Candidate Profile: Manuel Rodríguez Orellana
October 19, 2000
Manuel Rodríguez Orellana is in the unusual position of seeking election as Puerto Ricos non-voting representative in the United States Congress, despite the fact that he has publicly denied the authority of U.S. law in Puerto Rico. The Puerto Rican Independence Party (PIP) candidate for Resident Commissioner has referred to U.S. control over the island as "cultural genocide." This summer, he said on the topic of Vieques, where scores of protesters have been arrested for trespassing on U.S. military land, "We do not recognize ... the legitimacy of the U.S. court in this matter."
Nevertheless, Rodríguez Orellana, a Senator and Professor of International Law, acknowledges the importance of convincing the U.S. government of what he believes are the moral and practical benefits of Puerto Rican independence. "The time has come for the United States to remove all of the stumbling blocks in the path to Puerto Ricos independence, ending a century of colonialism which has been demeaning to both the colonized and the colonizer," he told a Congressional committee in 1997.

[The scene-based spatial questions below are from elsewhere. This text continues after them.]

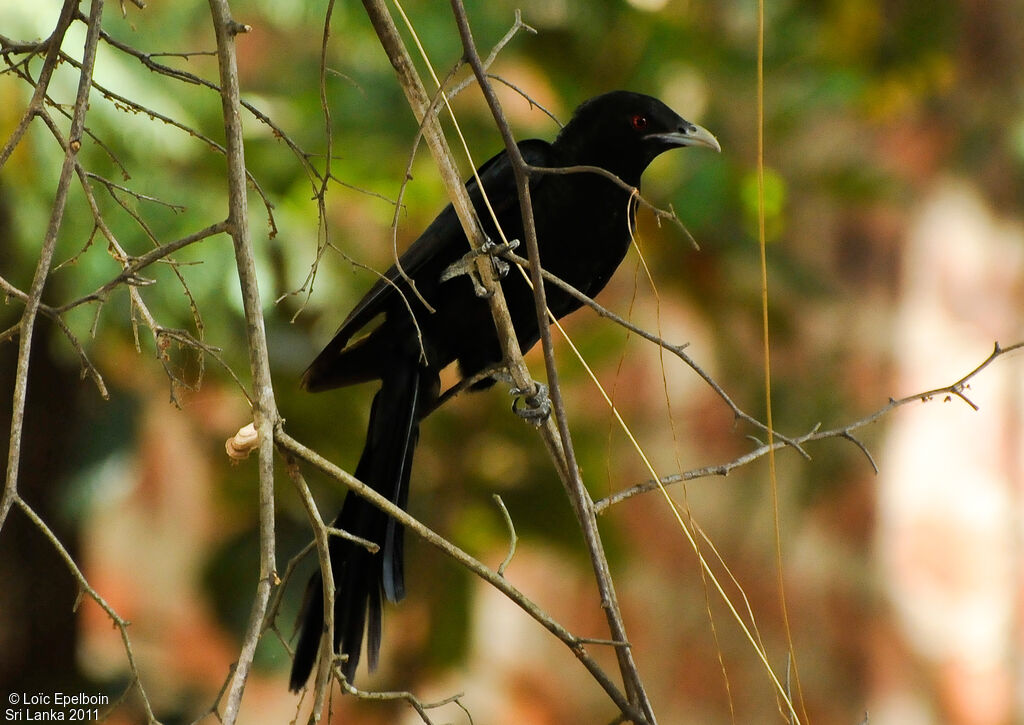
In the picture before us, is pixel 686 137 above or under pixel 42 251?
above

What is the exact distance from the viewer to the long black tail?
1137mm

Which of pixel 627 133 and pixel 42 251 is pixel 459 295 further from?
pixel 42 251

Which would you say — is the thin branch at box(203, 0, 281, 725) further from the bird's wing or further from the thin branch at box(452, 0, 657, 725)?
the bird's wing

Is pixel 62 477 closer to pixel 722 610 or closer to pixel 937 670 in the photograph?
pixel 722 610

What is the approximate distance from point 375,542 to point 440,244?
40 cm

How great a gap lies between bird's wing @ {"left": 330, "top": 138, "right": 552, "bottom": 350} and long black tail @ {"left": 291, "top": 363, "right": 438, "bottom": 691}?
129 mm

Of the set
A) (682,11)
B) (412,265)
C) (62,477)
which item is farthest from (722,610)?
(412,265)

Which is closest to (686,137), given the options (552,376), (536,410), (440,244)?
(440,244)

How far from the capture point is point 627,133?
4.92 ft

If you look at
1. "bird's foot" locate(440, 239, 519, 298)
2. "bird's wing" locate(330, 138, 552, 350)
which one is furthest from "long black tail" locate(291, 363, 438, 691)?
"bird's foot" locate(440, 239, 519, 298)

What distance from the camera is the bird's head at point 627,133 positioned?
58.6 inches

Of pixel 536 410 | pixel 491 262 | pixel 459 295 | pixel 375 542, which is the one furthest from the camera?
pixel 459 295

Rodríguez Orellana is a native of Rio Piedras, Puerto Rico. He received two years of secondary education in Rome and went on to earn degrees from Johns Hopkins, Brown, Boston College, and Harvard.

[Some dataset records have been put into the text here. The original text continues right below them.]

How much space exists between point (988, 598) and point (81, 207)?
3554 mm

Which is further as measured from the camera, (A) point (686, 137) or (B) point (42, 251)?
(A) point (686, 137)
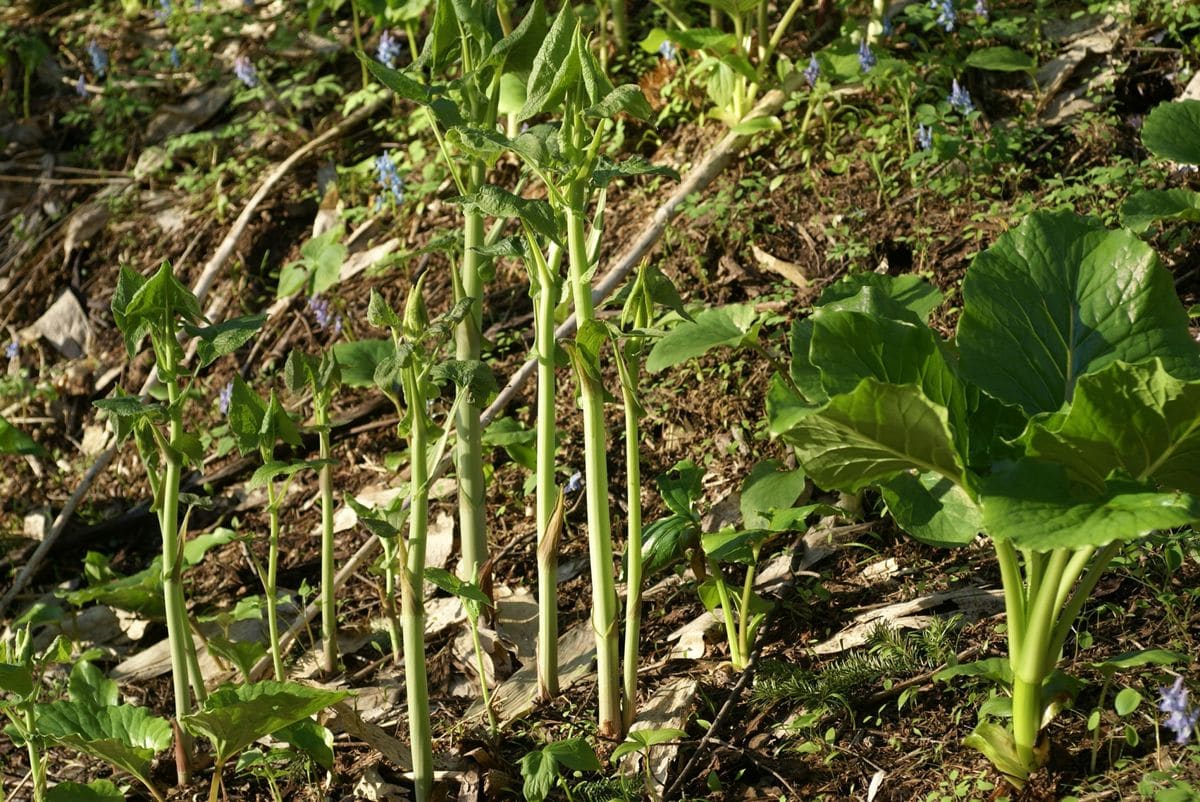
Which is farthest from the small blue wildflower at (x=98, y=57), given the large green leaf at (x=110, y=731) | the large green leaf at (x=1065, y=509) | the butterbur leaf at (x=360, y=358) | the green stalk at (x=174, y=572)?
the large green leaf at (x=1065, y=509)

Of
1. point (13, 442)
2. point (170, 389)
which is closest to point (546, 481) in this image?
point (170, 389)

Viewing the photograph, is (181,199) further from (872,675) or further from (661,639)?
(872,675)

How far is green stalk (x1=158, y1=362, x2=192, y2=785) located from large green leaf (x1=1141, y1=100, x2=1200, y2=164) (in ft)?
7.00

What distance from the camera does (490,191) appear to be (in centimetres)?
199

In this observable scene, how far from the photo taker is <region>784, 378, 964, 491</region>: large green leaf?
160 centimetres

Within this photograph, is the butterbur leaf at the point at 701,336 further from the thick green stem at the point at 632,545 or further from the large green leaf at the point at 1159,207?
the large green leaf at the point at 1159,207

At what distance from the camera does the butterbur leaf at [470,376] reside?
2.08 metres

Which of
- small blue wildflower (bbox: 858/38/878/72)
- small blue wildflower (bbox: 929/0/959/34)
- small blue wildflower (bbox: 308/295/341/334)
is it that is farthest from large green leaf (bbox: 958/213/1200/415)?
small blue wildflower (bbox: 308/295/341/334)

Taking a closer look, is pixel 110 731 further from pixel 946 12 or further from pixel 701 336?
pixel 946 12

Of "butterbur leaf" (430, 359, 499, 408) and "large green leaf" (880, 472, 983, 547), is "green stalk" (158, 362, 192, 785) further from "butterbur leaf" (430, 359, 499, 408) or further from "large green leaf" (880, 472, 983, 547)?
"large green leaf" (880, 472, 983, 547)

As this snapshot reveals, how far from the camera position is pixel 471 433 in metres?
2.56

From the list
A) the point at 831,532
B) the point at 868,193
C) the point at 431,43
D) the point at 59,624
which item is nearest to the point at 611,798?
the point at 831,532

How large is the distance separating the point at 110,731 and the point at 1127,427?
1944 millimetres

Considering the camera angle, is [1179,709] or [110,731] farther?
[110,731]
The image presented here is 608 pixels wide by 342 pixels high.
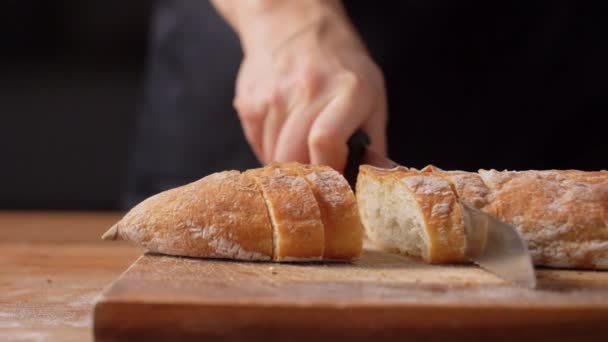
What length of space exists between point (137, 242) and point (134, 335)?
0.43m

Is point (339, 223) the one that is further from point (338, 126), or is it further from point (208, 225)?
point (338, 126)

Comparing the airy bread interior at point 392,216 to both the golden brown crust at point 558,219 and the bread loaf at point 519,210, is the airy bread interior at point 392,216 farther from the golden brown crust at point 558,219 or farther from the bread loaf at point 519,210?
the golden brown crust at point 558,219

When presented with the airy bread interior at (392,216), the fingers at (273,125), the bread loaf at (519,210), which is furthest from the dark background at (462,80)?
the bread loaf at (519,210)

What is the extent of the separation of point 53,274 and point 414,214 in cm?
81

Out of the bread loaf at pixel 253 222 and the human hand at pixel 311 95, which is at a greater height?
the human hand at pixel 311 95

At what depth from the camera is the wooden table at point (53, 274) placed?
1263 mm

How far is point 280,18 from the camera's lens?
2.33 metres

His association with the PIP dates back to the 1970s. In 1977, he joined the partys Central Committee. Since that time, he has held numerous positions within the PIP, including several involving relations with the United States. He was a representative to the Puerto Rico Election Commission from 1989 until 1995, when he became an advisor on international and federal relations to PIP President Rubén Berríos Martínez, then the partys representative in the Puerto Rican Senate.

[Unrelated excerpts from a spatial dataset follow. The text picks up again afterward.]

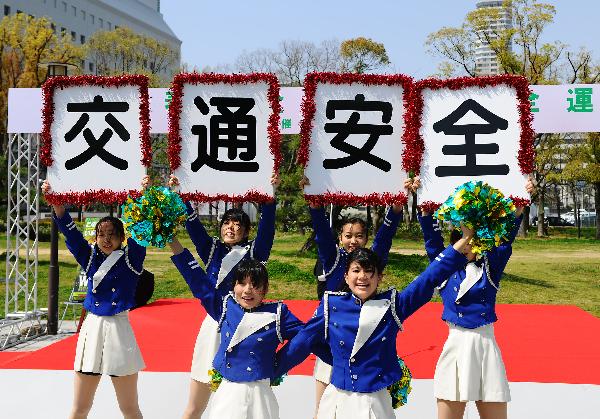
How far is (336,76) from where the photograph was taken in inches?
162

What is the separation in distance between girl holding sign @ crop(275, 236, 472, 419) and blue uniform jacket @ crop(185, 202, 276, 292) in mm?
980

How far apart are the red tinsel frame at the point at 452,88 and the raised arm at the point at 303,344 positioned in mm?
1458

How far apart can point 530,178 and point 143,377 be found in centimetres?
363

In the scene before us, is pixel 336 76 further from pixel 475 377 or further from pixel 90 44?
pixel 90 44

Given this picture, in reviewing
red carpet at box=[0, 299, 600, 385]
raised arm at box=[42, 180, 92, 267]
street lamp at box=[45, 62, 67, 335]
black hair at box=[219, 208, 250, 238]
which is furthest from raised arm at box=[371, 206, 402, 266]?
street lamp at box=[45, 62, 67, 335]

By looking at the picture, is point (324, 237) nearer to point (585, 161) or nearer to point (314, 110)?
point (314, 110)

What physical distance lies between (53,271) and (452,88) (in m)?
6.66

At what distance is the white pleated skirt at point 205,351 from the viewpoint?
400 cm

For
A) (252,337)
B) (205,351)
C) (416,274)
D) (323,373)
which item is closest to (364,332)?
(252,337)

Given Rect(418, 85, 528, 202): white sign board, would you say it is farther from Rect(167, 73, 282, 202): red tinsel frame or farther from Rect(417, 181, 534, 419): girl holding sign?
Rect(167, 73, 282, 202): red tinsel frame

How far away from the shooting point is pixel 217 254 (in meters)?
4.12

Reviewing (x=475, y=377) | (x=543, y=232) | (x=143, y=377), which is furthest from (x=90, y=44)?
(x=475, y=377)

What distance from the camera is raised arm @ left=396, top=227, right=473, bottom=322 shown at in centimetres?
301

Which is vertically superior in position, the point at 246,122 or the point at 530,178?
the point at 246,122
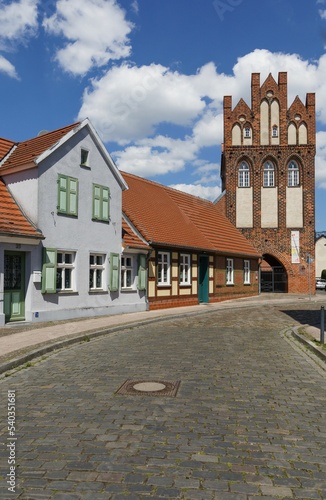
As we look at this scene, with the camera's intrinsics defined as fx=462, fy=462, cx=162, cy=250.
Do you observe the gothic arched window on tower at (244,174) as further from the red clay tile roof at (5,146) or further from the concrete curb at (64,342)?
the concrete curb at (64,342)

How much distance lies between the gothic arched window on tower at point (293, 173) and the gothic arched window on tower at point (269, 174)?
4.34 ft

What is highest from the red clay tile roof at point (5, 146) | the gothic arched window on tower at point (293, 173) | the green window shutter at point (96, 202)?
the gothic arched window on tower at point (293, 173)

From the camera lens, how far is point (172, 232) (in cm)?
2438

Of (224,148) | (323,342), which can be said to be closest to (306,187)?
(224,148)

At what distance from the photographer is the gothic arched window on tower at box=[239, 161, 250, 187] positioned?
3756cm

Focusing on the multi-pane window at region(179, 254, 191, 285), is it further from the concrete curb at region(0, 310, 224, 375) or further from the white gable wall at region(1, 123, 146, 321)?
the concrete curb at region(0, 310, 224, 375)

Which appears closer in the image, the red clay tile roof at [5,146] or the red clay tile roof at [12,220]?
the red clay tile roof at [12,220]

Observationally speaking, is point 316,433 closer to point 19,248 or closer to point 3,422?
point 3,422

Since the death of civilian security guard David Sanes Rodríguez during a U.S. Navy bombing exercise on Vieques in 1999, the PIP has engaged in almost constant protests and acts of civil disobedience against the Navys presence on the island. Rubén Berríos lived in a tent on the bombing range for almost a year after the accident. Last December, unable to perform his elected duties from his island encampment, Berríos relinquished his seat in the Senate and was replaced by Manuel Rodríguez Orellana.
As Senator, Rodríguez Orellana represented the PIP in successful negotiations with the FBI to release 8,000 dossiers that had been compiled by the U.S. government on Puerto Ricans ranging from Governor Luis Muñoz Marín to separatist leader Pedro Albizu Campos. U.S. Representative José Serrano, a native of Puerto Rico, pushed for the files release, which he called "part of a lengthy and important process that will allow Puerto Ricans and people all over the country and the world to learn more about this ugly chapter in our history."
Rodríguez Orellana has continued to demand the withdrawal of the U.S. military from Vieques. On August 3, he was arrested along with Rep. Victor Garcia San Inocencio (the only other PIP member in the Puerto Rico legislature) for trespassing on the islands bombing range. After refusing to post bail, the two politicians were held in a federal prison for more than a month.
Since his release from prison, Rodríguez Orellana has resumed participating in protests against the Navy and campaigning for the office of Resident Commissioner.